» STATED PROBLEM: Arrange all of the lines below as a numbered list, leaving out blank lines and the pictures.

(Questions on scene geometry)
◇ ◇ ◇

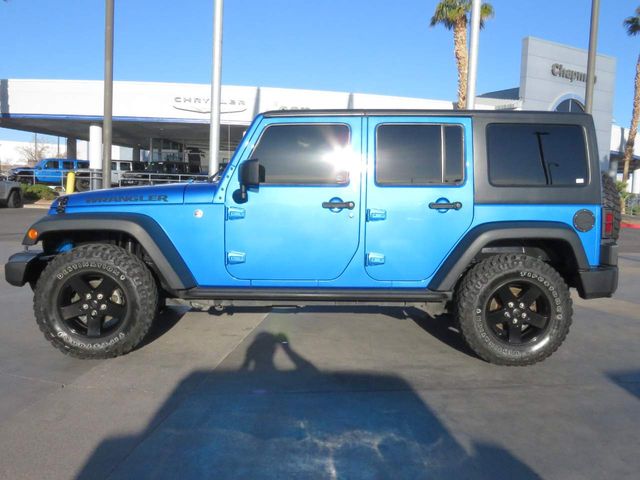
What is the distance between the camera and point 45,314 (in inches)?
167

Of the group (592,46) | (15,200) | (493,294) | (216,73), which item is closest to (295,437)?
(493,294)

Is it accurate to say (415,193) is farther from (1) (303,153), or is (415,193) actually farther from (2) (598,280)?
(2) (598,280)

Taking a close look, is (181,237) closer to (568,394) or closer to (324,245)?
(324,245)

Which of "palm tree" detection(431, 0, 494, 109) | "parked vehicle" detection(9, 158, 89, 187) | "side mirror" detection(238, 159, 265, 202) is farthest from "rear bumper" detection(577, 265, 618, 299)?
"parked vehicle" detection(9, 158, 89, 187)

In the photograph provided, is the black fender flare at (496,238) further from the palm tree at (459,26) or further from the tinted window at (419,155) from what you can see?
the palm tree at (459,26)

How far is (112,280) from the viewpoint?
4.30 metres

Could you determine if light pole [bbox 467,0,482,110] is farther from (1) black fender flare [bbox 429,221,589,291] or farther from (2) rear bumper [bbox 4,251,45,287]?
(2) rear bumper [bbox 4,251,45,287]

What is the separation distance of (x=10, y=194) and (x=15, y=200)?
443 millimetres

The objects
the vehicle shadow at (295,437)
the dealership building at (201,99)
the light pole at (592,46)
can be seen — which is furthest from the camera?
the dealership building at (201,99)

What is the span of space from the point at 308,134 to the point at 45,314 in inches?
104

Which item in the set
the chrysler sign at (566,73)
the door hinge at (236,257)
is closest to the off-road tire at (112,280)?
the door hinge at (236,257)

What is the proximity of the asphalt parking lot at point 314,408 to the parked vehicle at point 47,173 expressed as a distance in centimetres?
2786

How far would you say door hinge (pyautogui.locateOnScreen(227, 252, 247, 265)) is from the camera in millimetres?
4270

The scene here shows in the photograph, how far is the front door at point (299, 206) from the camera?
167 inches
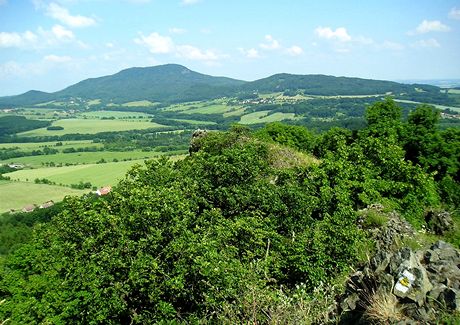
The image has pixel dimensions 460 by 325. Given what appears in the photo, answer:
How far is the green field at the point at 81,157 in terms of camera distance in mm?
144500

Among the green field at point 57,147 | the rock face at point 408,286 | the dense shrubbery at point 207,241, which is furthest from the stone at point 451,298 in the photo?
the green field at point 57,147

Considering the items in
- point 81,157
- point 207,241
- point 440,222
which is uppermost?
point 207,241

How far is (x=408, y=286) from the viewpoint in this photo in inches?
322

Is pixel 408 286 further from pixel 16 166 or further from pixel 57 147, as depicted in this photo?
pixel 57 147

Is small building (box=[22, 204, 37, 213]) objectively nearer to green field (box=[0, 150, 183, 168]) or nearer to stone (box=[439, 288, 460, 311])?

◇ ◇ ◇

» RESULT OF THE TASK:
1. What is the distance between the camera and point 45,314 (in inches)?
2. 167
3. Of the group (592,46) | (15,200) | (493,294) | (216,73), which item is closest to (295,437)?
4. (493,294)
5. Is it accurate to say (415,193) is farther from (1) (303,153), or is (415,193) actually farther from (2) (598,280)?
6. (2) (598,280)
7. Taking a close look, is (181,237) closer to (568,394) or closer to (324,245)?
8. (324,245)
9. Which of "palm tree" detection(431, 0, 494, 109) | "parked vehicle" detection(9, 158, 89, 187) | "side mirror" detection(238, 159, 265, 202) is farthest from "rear bumper" detection(577, 265, 618, 299)?
10. "parked vehicle" detection(9, 158, 89, 187)
11. In the photograph provided, is the black fender flare at (496,238) further from the palm tree at (459,26) or further from the tinted window at (419,155) from what you can see?
12. the palm tree at (459,26)
13. How far is (112,280) from the viewpoint?
14. 4.30 metres
15. Could you determine if light pole [bbox 467,0,482,110] is farther from (1) black fender flare [bbox 429,221,589,291] or farther from (2) rear bumper [bbox 4,251,45,287]?
16. (2) rear bumper [bbox 4,251,45,287]
17. What is the separation distance of (x=10, y=194) and (x=15, y=200)?
18. 443 millimetres
19. The objects
20. the vehicle shadow at (295,437)
21. the dealership building at (201,99)
22. the light pole at (592,46)
23. can be seen — which is furthest from the camera?
24. the dealership building at (201,99)
25. What is the span of space from the point at 308,134 to the point at 45,314 in inches?
26. 104
27. Which item in the set
28. the chrysler sign at (566,73)
29. the door hinge at (236,257)
30. is closest to the off-road tire at (112,280)?
31. the door hinge at (236,257)
32. What is the proximity of the asphalt parking lot at point 314,408 to the parked vehicle at point 47,173 expressed as a distance in centimetres?
33. 2786
34. How far would you say door hinge (pyautogui.locateOnScreen(227, 252, 247, 265)) is from the camera in millimetres?
35. 4270
36. The scene here shows in the photograph, how far is the front door at point (299, 206) from the camera?
37. 167 inches
38. The image has pixel dimensions 460 by 325. Given what appears in the photo, answer:
39. How far is the green field at the point at 81,157 in terms of camera distance in mm?
40. 144500
41. Among the green field at point 57,147 | the rock face at point 408,286 | the dense shrubbery at point 207,241, which is furthest from the stone at point 451,298 in the photo?
42. the green field at point 57,147
43. Considering the items in
44. - point 81,157
45. - point 207,241
46. - point 440,222
47. which is uppermost?
48. point 207,241
49. How far is (x=408, y=286) from the viewpoint in this photo in inches?
50. 322
51. Is pixel 408 286 further from pixel 16 166 or further from pixel 57 147, as depicted in this photo?
52. pixel 57 147
53. Is small building (box=[22, 204, 37, 213]) objectively nearer to green field (box=[0, 150, 183, 168]) or nearer to stone (box=[439, 288, 460, 311])?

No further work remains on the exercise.